- Try it -
Your task is to restate every entry below word for word and omit the images.

BEGIN

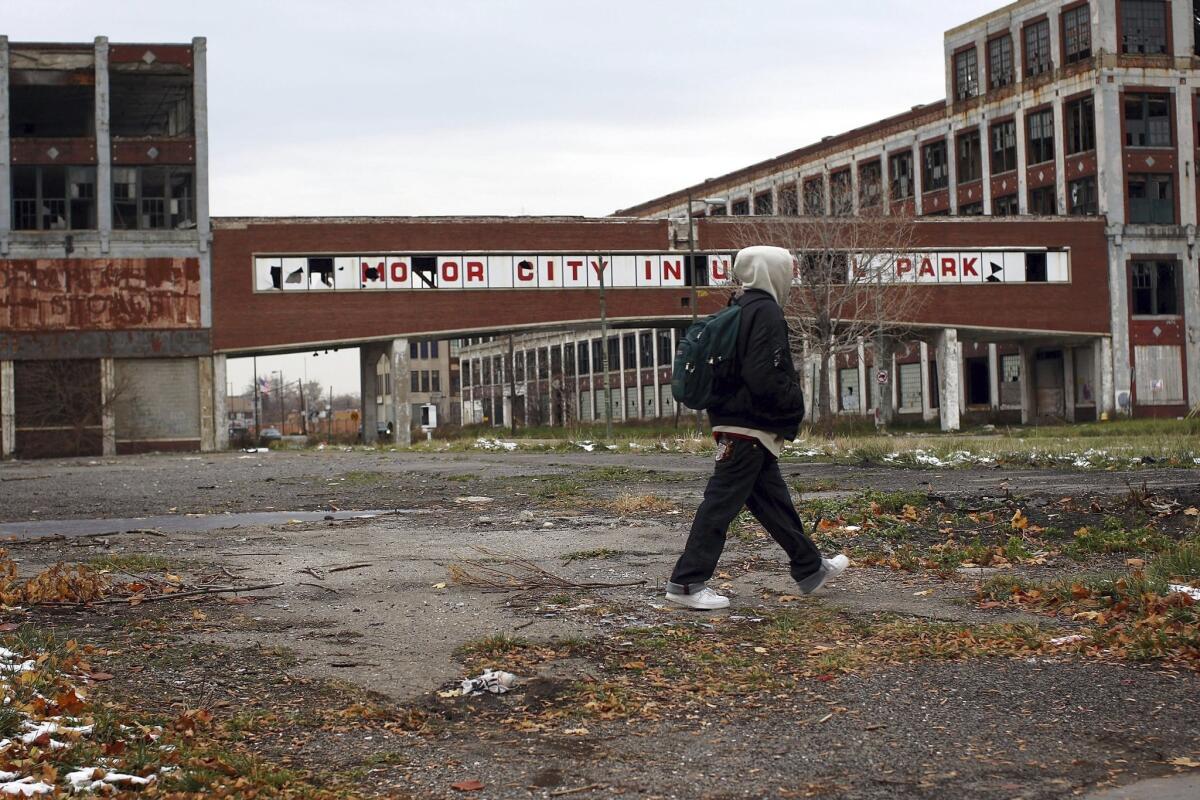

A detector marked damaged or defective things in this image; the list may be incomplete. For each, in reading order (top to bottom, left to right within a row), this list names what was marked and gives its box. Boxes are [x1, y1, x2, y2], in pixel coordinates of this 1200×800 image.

broken window [984, 35, 1012, 88]
broken window [1020, 19, 1048, 77]
broken window [1064, 5, 1096, 63]
broken window [1120, 0, 1168, 54]
broken window [8, 70, 94, 138]
broken window [109, 72, 193, 138]
broken window [11, 164, 94, 230]
broken window [111, 167, 196, 230]
broken window [884, 151, 916, 202]
broken window [920, 142, 948, 192]
broken window [960, 130, 980, 183]
broken window [988, 120, 1016, 173]
broken window [1020, 108, 1048, 165]
broken window [1136, 260, 1184, 314]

END

- Response below -
A detector marked damaged or defective things in this image; the list may be incomplete. For each, in reading order (top to bottom, left to right within a row), this list names what was marked and gives its box. Boxes are [x1, y1, x2, y2], in pixel coordinates of this 1200×800 image.

broken window [984, 35, 1012, 88]
broken window [1020, 19, 1048, 77]
broken window [1064, 5, 1096, 63]
broken window [1120, 0, 1168, 54]
broken window [8, 70, 94, 138]
broken window [109, 72, 193, 138]
broken window [11, 164, 94, 230]
broken window [111, 167, 196, 230]
broken window [884, 151, 916, 202]
broken window [920, 142, 948, 192]
broken window [960, 130, 980, 183]
broken window [988, 120, 1016, 173]
broken window [1020, 108, 1048, 165]
broken window [1136, 260, 1184, 314]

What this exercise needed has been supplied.